Researchers at MIT’s McGovern Institute for Brain Research have developed a new mathematical model to describe how the human brain visually identifies objects. The model accurately predicts human performance on certain visual-perception tasks, which suggests that it’s a good indication of what actually happens in the brain, and it could also help improve computer object-recognition systems.
The model was designed to reflect neurological evidence that in the primate brain, object identification — deciding what an object is — and object location — deciding where it is — are handled separately. “Although what and where are processed in two separate parts of the brain, they are integrated during perception to analyze the image,” says Sharat Chikkerur, lead author on a paper appearing this week in the journal Vision Research, which describes the work. “The model that we have tries to explain how this information is integrated.”
The mechanism of integration, the researchers argue, is attention. According to their model, when the brain is confronted by a scene containing a number of different objects, it can’t keep track of all of them at once. So instead it creates a rough map of the scene that simply identifies some regions as being more visually interesting than others. If it’s then called upon to determine whether the scene contains an object of a particular type, it begins by searching — turning its attention toward — the regions of greatest interest.
Chikkerur and Tomaso Poggio, the Eugene McDermott Professor in the Department of Brain and Cognitive Sciences and at the Computer Science and Artificial Intelligence Laboratory, together with graduate student Cheston Tan and former postdoc Thomas Serre, implemented the model in software, then tested its predictions against data from experiments with human subjects. The subjects were asked first to simply regard a street scene depicted on a computer screen, then to count the cars in the scene, and then to count the pedestrians, while an eye-tracking system recorded their eye movements. The software predicted with great accuracy which regions of the image the subjects would attend to during each task.
Don’t cross the streams
The software’s analysis of an image begins with the identification of interesting features — rudimentary shapes common to a wide variety of objects. It then creates a map that depicts which features are found in which parts of the image. But thereafter, shape information and location information are processed separately, as they are in the brain.

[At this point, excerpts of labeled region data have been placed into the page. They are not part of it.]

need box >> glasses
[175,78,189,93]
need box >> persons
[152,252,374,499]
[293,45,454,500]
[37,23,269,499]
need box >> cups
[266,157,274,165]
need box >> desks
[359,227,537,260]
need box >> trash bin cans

The software creates a list of all the interesting features in the feature map, and from that, it creates another list, of all the objects that contain those features. But it doesn’t record any information about where or how frequently the features occur.
At the same time, it creates a spatial map of the image that indicates where interesting features are to be found, but not what sorts of features they are. It does, however, interpret the “interestingness” of the features probabilistically. If a feature occurs more than once, its interestingness is spread out across all the locations at which it occurs. If another feature occurs at only one location, its interestingness is concentrated at that one location.
The model thus ends up predicting a perceptual phenomenon called “pop out”: A human subject presented with an image of, say, one square and one star will attend to both objects about equally. But a human subject presented an image of one square and a dozen stars will tend to focus on the square.
Like a human asked to perform a visual-perception task, the software can adjust its object and location models on the fly. If the software is asked to identify only the objects at a particular location in the image, it will cross off its list of possible objects any that don’t contain the features found at that location.
By the same token, if it’s asked to search the image for a particular kind of object, the interestingness of features not found in that object will go to zero, and the interestingness of features found in the object will increase proportionally. This is what allows the system to predict the eye movements of humans viewing a digital image, but it’s also the aspect of the system that could aid the design of computer object-recognition systems. A typical object-recognition system, when asked to search an image for multiple types of objects, will search through the entire image looking for features characteristic of the first object, then search through the entire image looking for features characteristic of the second object, and so on. A system like Poggio and Chikkerur’s, however, could limit successive searches to just those regions of the image that are likely to have features of interest.
John Reynolds, an associate professor in the Systems Neurobiology Laboratory at the Salk Institute for Biological Studies, finds Poggio and Chikkerur’s model intriguing because of its convergence with work that he and others have been doing on the physiology of the brain. “It holds the potential for linking underlying biology to information processing in a way that’s new and exciting,” Reynolds says. He points out, for instance, that while some neurological diseases, such as Alzheimer’s disease and schizophrenia, have physiological characteristics that can be studied independently, their relationship to the diseases’ cognitive effects is not always clear. “We’d like to be able to link those to failures of behavior and perception,” Reynolds says, “and those are naturally expressed in terms of these questions that Tommy’s raising, which is what computations are being performed.”
Reynolds speculates that, in the future, Poggio and Chikkerur’s model could be expanded so that, in the same way that it makes predictions about human eye movement, it could predict the cognitive deficits associated with disease. “It might suggest a way of reaching down into the biology and saying, ‘Look, this is the kind of mechanism that may be failing in those people,’” Reynolds says. “That could lead to treatments.”